Posted by lex, on October 1, 2007
Admiral Michael Mullen, Chairman of the Joint Chiefs of Staff, writes to American servicemen and families:
I am honored today to begin my term as Chairman of the Joint Chiefs of Staff. As I do, allow me to thank you for your service at this critical time in our Nation’s history.
Whether you serve in Baghdad or Bagram, Kabul or Kuwait — whether you find yourself at sea in the Pacific, flying support missions over Europe, on the ground in Africa, or working every day at stateside bases — you are making a difference and so is every person in your family. Your service matters. And I do not take it for granted.
The world is a dangerous place. The hundreds of thousands of you who have deployed since September 11th — many of you more than once — already know that. You’ve stood up to those dangers. You have lost friends to them. You may even have lost some of yourself to them. The dangers of this new and uncertain era have hit you and the people you love squarely in the gut. I will not lose sight of that.

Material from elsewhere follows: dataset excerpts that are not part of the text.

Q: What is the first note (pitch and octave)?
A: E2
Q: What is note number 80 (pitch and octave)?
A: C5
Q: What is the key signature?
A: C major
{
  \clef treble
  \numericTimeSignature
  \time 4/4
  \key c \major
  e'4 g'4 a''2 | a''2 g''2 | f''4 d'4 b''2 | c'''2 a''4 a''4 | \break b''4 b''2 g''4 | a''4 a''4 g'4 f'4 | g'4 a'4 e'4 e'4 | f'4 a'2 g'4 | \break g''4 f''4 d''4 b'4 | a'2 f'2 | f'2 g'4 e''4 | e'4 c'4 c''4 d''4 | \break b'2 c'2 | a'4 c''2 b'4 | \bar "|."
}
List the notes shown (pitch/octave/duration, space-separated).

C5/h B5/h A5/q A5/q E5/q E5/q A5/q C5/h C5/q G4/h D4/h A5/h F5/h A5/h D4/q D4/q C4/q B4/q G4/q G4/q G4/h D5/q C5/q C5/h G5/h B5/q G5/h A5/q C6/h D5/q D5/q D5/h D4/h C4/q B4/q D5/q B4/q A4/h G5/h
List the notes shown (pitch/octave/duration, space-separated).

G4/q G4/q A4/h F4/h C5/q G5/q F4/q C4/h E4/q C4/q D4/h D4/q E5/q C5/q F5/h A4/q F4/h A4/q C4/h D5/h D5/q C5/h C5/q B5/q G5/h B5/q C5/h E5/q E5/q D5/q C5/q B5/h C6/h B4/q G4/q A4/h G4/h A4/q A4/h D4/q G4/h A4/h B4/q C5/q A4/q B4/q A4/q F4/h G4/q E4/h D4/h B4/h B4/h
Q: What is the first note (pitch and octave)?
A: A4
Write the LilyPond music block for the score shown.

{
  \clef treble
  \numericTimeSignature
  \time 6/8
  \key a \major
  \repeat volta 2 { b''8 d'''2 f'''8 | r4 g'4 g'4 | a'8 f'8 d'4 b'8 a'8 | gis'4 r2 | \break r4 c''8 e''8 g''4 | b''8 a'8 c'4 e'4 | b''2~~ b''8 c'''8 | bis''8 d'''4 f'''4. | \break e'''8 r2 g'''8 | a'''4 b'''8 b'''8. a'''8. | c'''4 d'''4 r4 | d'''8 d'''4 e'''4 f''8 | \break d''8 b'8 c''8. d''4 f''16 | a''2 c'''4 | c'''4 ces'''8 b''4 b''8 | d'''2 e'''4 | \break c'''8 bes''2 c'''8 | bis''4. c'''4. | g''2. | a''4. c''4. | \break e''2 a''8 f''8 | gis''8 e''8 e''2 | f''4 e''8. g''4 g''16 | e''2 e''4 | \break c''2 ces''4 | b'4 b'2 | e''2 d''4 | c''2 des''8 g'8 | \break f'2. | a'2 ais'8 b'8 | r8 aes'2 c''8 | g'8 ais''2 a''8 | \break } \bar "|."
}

Nor should any of us lose sight of the need to continue serving. The enemies we face, from radical jihadists to regional powers with nuclear ambitions, directly and irrefutably threaten our vital national interests. They threaten our very way of life.
You stand between these dangers and the American people. You are the sentinels of freedom. You signed up, took an oath, made a promise to defend something larger than yourselves. And then you went out and did it. I am grateful and honored, to be able to serve alongside you.